- [What needs to be done] Using the material below, repeat exactly the lines from the one with "Use scene of carpet" through the one with "All rights reserved.", ends included, without any images.

- [Input]
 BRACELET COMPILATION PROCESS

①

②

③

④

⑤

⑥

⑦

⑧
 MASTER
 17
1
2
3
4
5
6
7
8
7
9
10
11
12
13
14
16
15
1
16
==
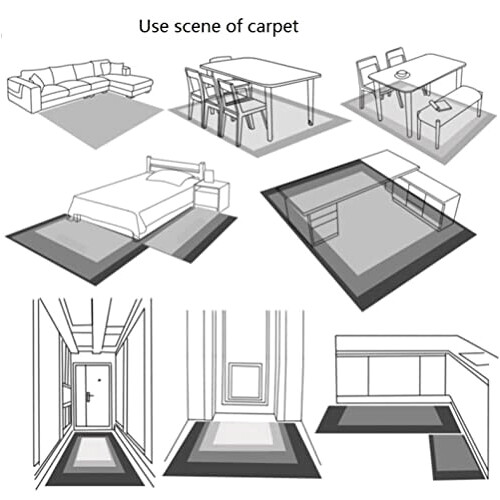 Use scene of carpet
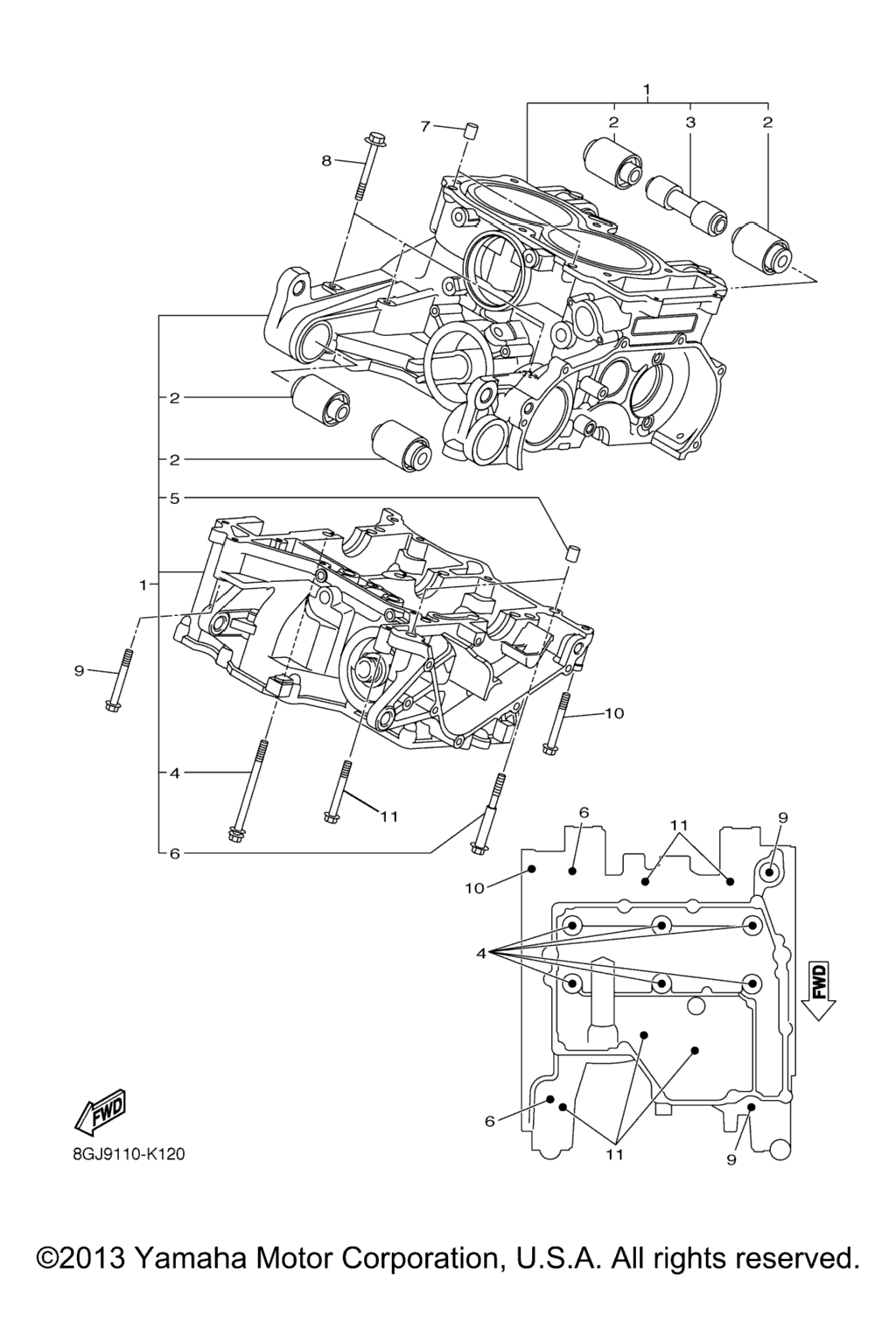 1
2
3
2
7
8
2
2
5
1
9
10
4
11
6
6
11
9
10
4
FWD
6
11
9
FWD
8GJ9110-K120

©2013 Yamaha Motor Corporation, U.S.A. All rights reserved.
--
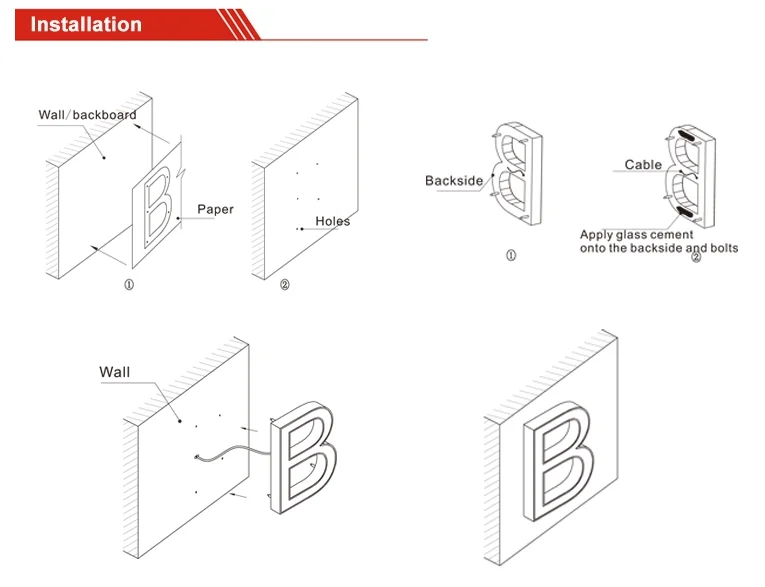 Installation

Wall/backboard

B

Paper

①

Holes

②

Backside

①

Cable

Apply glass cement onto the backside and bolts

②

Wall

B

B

- [Answer to the exercise]
 Use scene of carpet
 1
2
3
2
7
8
2
2
5
1
9
10
4
11
6
6
11
9
10
4
FWD
6
11
9
FWD
8GJ9110-K120

©2013 Yamaha Motor Corporation, U.S.A. All rights reserved.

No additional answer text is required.